Re: futex: clarification needed with drop_futex_key_refs and memory barriers

From: Petros Koutoupis
Date: Wed Mar 30 2016 - 21:53:33 EST


Peter,

Thank you very much for your input. Please read my comments below...

On Tue, 2016-03-29 at 11:50 +0200, Peter Zijlstra wrote:
> On Sun, Mar 27, 2016 at 08:25:48AM +0200, Mike Galbraith wrote:
> > (futex ordering pop-flare)
> >
> > On Sat, 2016-03-26 at 10:56 -0500, Petros Koutoupis wrote:
> > > I stumbled on an interesting scenario which I am unable to fully explain and I
> > > was hoping to get some other opinions on why this would or wouldn't work.
> > >
> > > In recent testing on a 48-core Haswell arch server, our multi-threaded user space
> > > application was utilizing 60% to 100% more CPU than on our smaller 24-core servers
> > > (running an identical load). After spending a considerable amount of time analyzing
> > > stack dumps and straces it became immediately apparent that those exact threads
> > > operating with the higher CPU utilization were off in futex land.
>
> perf should be able to tell you that pretty quickly, no?
>

In an ideal scenario perf would work well but unfortunately, in our
custom and quite limited environment, it isn't possible. At least, not
at the moment. We are currently working to correct this.

> A question about your workload; are you typically 'stuck' in
> futex_wait() or some of the requeue stuff (which is more complex). Let
> me assume regular futex_wait() for now.
>

It is futex_wait().

> > > Shortly afterward I stumbled on commit 76835b0ebf8a7fe85beb03c75121419a7dec52f0
> > > (futex: Ensure get_futex_key_refs() always implies a barrier) which addressed the
> > > handling of private futexes and preventing a race condition by completing the
> > > function with a memory barrier. Now, I fully understand why this patch was implemented:
> > > to have a memory barrier before checking the "waiters." It makes sense.
>
> Right; well, a barrier isn't _before_ something, its between two things.
> And I think we're ordering the user-space store to the futex value
> against the waiters load, but the code could do with a comment here.
>
> And this should be totally irrelevant for x86 because a CPL change
> already implies a full barrier.
>
> > > What doesn't
> > > make sense (so far) is when I apply the same patch to the drop counterpart,
> > > drop_futex_key_refs(), and the problem goes away. See the change and my notes below.

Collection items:
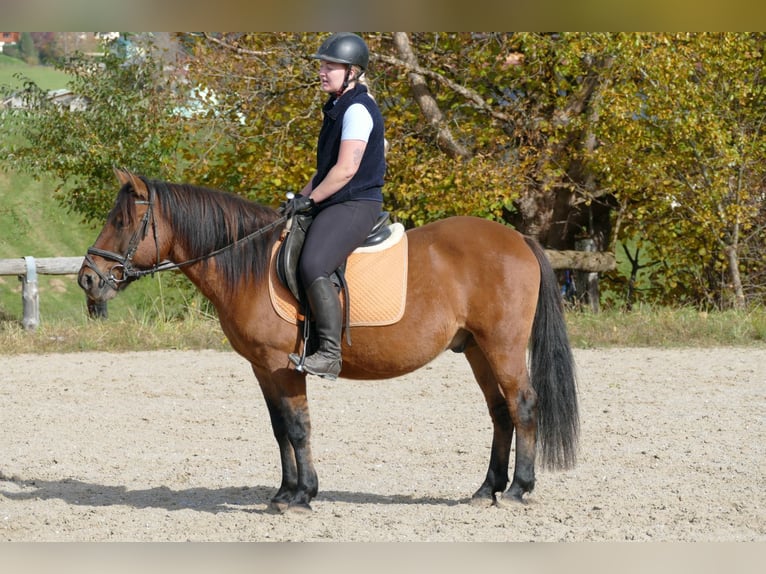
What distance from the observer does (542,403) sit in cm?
527

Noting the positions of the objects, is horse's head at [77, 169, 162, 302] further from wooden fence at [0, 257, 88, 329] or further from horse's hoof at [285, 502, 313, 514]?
wooden fence at [0, 257, 88, 329]

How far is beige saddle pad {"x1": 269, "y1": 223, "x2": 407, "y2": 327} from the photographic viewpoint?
16.1 ft

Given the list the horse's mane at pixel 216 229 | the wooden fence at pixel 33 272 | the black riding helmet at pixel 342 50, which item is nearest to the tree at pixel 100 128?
the wooden fence at pixel 33 272

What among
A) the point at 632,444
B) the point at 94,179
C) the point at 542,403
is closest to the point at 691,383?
the point at 632,444

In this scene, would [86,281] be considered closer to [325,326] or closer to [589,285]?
[325,326]

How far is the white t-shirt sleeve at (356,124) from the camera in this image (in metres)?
4.67

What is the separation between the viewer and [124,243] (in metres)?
4.89

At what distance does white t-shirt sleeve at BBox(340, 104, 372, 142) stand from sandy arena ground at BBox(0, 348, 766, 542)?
1879 millimetres

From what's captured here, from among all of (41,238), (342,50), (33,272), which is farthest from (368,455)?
(41,238)

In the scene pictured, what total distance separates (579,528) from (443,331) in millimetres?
1174

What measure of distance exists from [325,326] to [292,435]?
648 millimetres

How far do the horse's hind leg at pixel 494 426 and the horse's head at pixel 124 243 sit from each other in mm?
1808

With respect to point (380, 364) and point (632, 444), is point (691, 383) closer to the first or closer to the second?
point (632, 444)

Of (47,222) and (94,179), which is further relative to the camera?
(47,222)
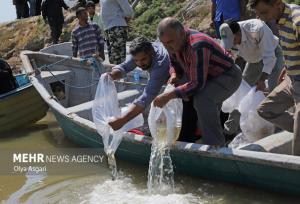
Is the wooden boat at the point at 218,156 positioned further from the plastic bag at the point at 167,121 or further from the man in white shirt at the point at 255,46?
the man in white shirt at the point at 255,46

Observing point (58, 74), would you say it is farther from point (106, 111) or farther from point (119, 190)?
point (119, 190)

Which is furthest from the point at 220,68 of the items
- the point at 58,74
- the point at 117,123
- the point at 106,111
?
the point at 58,74

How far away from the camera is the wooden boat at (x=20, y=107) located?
7.84m

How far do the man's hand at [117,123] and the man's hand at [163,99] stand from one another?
483 mm

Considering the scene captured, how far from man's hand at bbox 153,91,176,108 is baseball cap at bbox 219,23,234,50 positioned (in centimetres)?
100

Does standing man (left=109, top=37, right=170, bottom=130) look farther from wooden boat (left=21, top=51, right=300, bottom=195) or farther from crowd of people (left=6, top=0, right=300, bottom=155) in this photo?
wooden boat (left=21, top=51, right=300, bottom=195)

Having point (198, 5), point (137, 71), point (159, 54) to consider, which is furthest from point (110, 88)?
point (198, 5)

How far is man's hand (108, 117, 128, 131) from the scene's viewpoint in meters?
5.04

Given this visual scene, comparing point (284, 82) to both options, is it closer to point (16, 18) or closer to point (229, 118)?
point (229, 118)

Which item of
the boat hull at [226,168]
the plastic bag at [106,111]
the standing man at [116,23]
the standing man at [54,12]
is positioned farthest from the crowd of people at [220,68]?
the standing man at [54,12]

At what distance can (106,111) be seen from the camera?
17.8ft

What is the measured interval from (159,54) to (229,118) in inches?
48.1

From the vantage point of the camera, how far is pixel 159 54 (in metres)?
5.13

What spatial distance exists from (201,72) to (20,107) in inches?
171
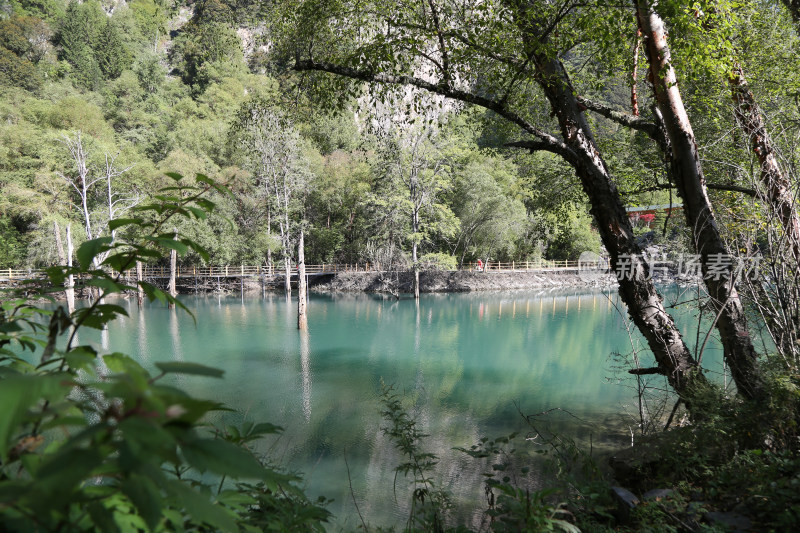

__TASKS__:
1) In the futex thread, which function does Petros Koutoupis say the workload is stuck in?
2) Write the next part of the futex thread, picking up right after its final line.
The items are not needed for anything here.

__SET OF ANSWERS__:
1) futex_wait()

2)
> > >
> > >
> > > --- linux/kernel/futex.c.orig 2016-03-25 19:45:08.169563263 -0500
> > > +++ linux/kernel/futex.c 2016-03-25 19:46:06.901562211 -0500
> > > @@ -438,11 +438,13 @@ static void drop_futex_key_refs(union fu
> > >
> > > switch (key->both.offset & (FUT_OFF_INODE|FUT_OFF_MMSHARED)) {
> > > case FUT_OFF_INODE:
> > > - iput(key->shared.inode);
> > > + iput(key->shared.inode); /* implies smp_mb(); (B) */
> > > break;
> > > case FUT_OFF_MMSHARED:
> > > - mmdrop(key->private.mm);
> > > + mmdrop(key->private.mm); /* implies smp_mb(); (B) */
> > > break;
> > > + default:
> > > + smp_mb(); /* explicit smp_mb(); (B) */
> > > }
> > > }
>
> So the patch makes sense from a symmetry POV, but I'm having a hard time
> explaining why this would make any difference to your workload.
>
> The best I can come up with is that the explicit MFENCE (as opposed to a
> LOCK prefixed instruction) causes a store-buffer flush and hence the
> waker more often sees !waiters and therefore tries to acquire the bucket
> lock less.
>
> But this is not a correctness (nor ordering) issue; but purely an
> architectural side-effect. Furthermore; some proposed changes:
>
> http://marc.info/?l=linux-kernel&m=145400059704564&w=2
>
> might change this side-effect.
>

Has there been an update to this patch? The last I see, the conversation
ended at the end of January, and there hasn't been a change in the
mainline.

>
> In any case; the below (completely irrelevant patch for you) is
> something I would propose. It gives hb_waiter_dec() RELEASE like
> semantics and ensures it cannot creep into the lock sections its
> typically behind. Although strictly speaking I think it being inside
> that lock region is sufficient.
>
> It also re-orders the increment in requeue to happen before we add to
> the list (as is the proper order) and removes a totally bogus comment;
> spin_lock() does _NOT_ imply a full barrier.
>
> ---
> kernel/futex.c | 5 +++--
> 1 file changed, 3 insertions(+), 2 deletions(-)
>
> diff --git a/kernel/futex.c b/kernel/futex.c
> index 5d6ce6413ef1..615f277f313b 100644
> --- a/kernel/futex.c
> +++ b/kernel/futex.c
> @@ -360,6 +360,7 @@ static inline void hb_waiters_inc(struct futex_hash_bucket *hb)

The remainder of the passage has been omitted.